ハーマンミラー社製造ともなり、環境に配慮をした素材選びをした正規復刻です。
サステナブルな素材になったココナッツチェア
ネルソンココナッツチェアはもともとハーマンミラー社にて1955年から1978年まで製造販売されていました。
当時シェル部分にはFRP(ガラス繊維入り強化プラスチック)を使用していました。
これはほかネルソンデザインやイームズシェルチェアの技術をそのまま生かしている素材選びです。
それからハーマンミラー社はココナッツチェアの製造はしていませんでしたが、1988年にヴィトラ社が復刻製造を始めました。
その際にオリジナルココナッツチェアと同じ素材を踏襲してシェル部分はFRPを採用していました。
ハーマンミラー社自体は復刻製造はせず、いつごろからかヴィトラ製造品をここ日本でもハーマンミラー社のカタログに掲載をして販売をしていました。
そして今年からとうとうココナッツチェアをハーマンミラー社が製造をすることになったことで素材の変更をしました。
それがシェルの素材をFRPからポリプロピレン樹脂にするというものです。
FRPはガラス繊維が入ることでリサイクルができず、燃やすと炭素が出るということから環境に配慮して素材変更ということです。
さらに今までのヴィトラ製造品に比べると格段に値段が下がることで普及しやすい価格帯となりました。
また、ハーマンミラー製造品となることで生地の選択肢も増え、マハラムの生地やファブリックも復刻しています。
今回を機にココナッツチェアに目を向ける人が増えそうです。
>>ハーマンミラー正規復刻品ネルソンココナッツチェア商品販売ページ
ところで、ここからはあくまで私見です。
ココナッツチェアですが、そもそもそんなに台数が売れて普及するような椅子ではありません。
しかもかなり頑丈なのでレザー張りにすれば数十年は普通に使えますから処分をするようなことがないです。
仮に必要なくなったとしても捨てずに誰かに渡せばよいことです。
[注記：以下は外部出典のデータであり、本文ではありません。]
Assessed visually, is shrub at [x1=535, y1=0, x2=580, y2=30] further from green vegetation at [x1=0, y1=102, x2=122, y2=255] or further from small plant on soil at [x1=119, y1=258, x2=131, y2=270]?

欲しい人はいくらでもいます。
と考えると、ココナッツチェアはFRPのままでも別に捨てられるようなことがありませんから環境にそこまで配慮をしなくても良いような気もします。
製造側の都合としては確実にポリマー系の素材のほうが良いので、コスト的にも含めてそのほうが今後の持続的な製造には必要不可欠なことだったのかもしれませんね。
もちろん環境に悪いものを一個でも作るのがダメだと言われたらそれまでですが。
時代に合わせて名作家具も素材やスタイルを変えていく必要があるということですね。
家具の販売業もひと昔に比べて大きく変わっていると感じます。